Simply Money

Simply Money

Each weeknight at 6pm, Simply Money makes money simple for you. Join hosts Amy Wagner and Steve Sprovach as they share easy-to-understand and...Read More

 

What should I do as markets fall? Is a recession coming?


J.S. from Warren County: With markets tanking, should I get out? Is a recession coming? I want to retire in a few years so I’m not sure what to do.

A: Times like these can test even the most seasoned investor. After all, no one likes seeing their investments drop in value – and the incessant headlines that use “tanking” and “plunging” aren’t helping matters – so we know that you may be feeling anxious and stressed right now. And what’s even more frustrating is that there isn’t really anywhere to hide; not only are stocks in the red for the year, but bonds are as well. So, we want to share some context and perspective with you, along with a few key reminders.

First, according to the most recent data in our Allworth Recession Index – and despite what you may be reading or hearing elsewhere – the risk of a recession is actually still low in the short term. This is partly because you, the consumer, are still financially healthy and because the labor market is still very tight. So that’s some good news. However… a recession will happen at some point because they’re a regular part of the economic cycle. And while we don’t mean to downplay the seriousness of a recession and the financial pain it can trigger, we do mean to say that we’re basically always headed towards one.

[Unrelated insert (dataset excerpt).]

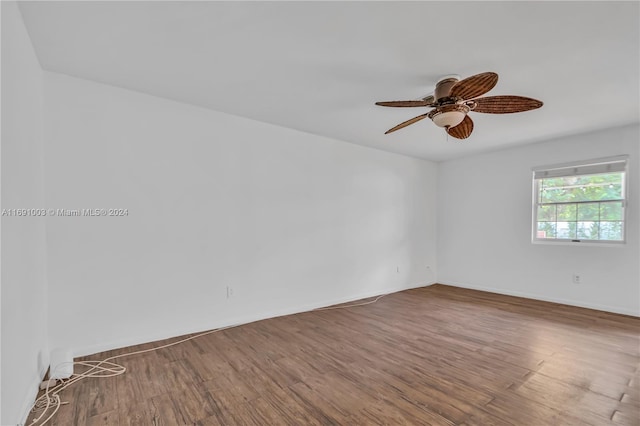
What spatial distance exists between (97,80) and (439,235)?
5.62 metres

Second, let’s put some things in perspective. Yes, this year has been rough so far (especially for stocks). We officially hit “bear market” territory in the S&P 500 at one point last week, which means it had fallen at least 20 percent from its most recent high. But what if we told you that since January 1, 2020, the S&P 500 is still actually up more than 25 percent? Surprised? And this is despite a worldwide pandemic, the worst European land war in decades, and 40-year high inflation. (If anything, you could actually argue that the market has been quite resilient!) So, while we are experiencing short-term pain, it’s imperative not to miss the forest through the trees. And remember this: When we look at previous downturns and bear markets, they don’t last forever. The market has eventually recovered every time.

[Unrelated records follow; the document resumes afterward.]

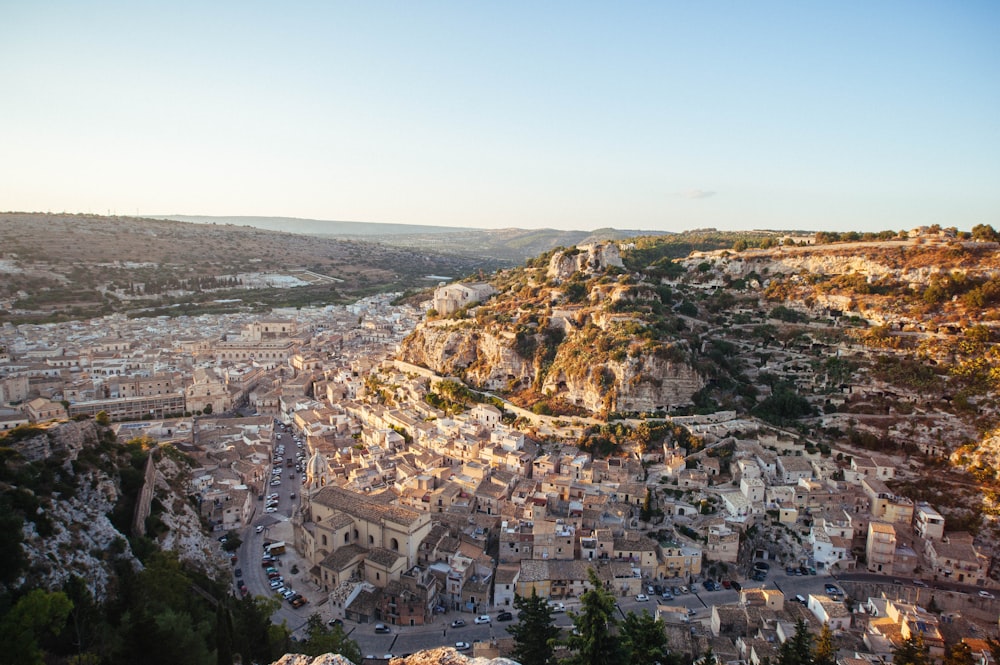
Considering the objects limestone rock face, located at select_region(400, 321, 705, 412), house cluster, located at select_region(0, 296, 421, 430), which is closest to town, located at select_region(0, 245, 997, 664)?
house cluster, located at select_region(0, 296, 421, 430)

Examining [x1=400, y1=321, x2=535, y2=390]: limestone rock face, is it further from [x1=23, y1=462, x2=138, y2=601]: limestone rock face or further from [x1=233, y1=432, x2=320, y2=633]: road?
[x1=23, y1=462, x2=138, y2=601]: limestone rock face

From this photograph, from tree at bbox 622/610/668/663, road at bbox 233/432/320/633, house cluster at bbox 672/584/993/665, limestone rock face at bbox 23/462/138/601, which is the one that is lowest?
road at bbox 233/432/320/633

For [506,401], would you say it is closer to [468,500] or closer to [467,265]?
[468,500]

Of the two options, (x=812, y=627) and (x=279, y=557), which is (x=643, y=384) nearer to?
(x=812, y=627)

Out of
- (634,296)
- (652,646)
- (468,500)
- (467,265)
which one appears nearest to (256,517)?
(468,500)

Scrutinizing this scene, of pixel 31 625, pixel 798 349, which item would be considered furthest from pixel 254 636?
pixel 798 349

Third, we find it amusing that the stock market is the only “store” (so to speak) where customers panic and run the other way when things go on sale. Because while it’s tempting to want to “get out” right now, this is actually the worst time to do so since your losses are technically only on paper. Remember the old investing adage, “Buy low, sell high?” You would be doing the complete opposite. By selling low, you’re essentially locking in your losses. Plus, would you know when to get back in? Likely not. Many times, it’s impossible to tell when a bull market has begun until you’re already in it. (And as a reminder, bull markets tend to be more powerful than bear markets.)

Finally, keep in mind that market losses are sometimes just unavoidable. But if you have a financial plan built to match your goals, needs, and appetite for risk, you’ll be much better positioned to weather these kinds of storms moving forward. Because remember, your investments not only need to get you to retirement – but through it as well. And times like these can also become an opportunity for making such moves as tax-loss harvesting and dollar-cost averaging.

Here's the Simply Money Point: Simply put, things might get worse before they get better. But we’ve been here before. If it helps, think of the long-term movement of the stock market like a person walking up a staircase playing with a yo-yo; you’ll see regular ups and downs, but overall, the trajectory is upwards.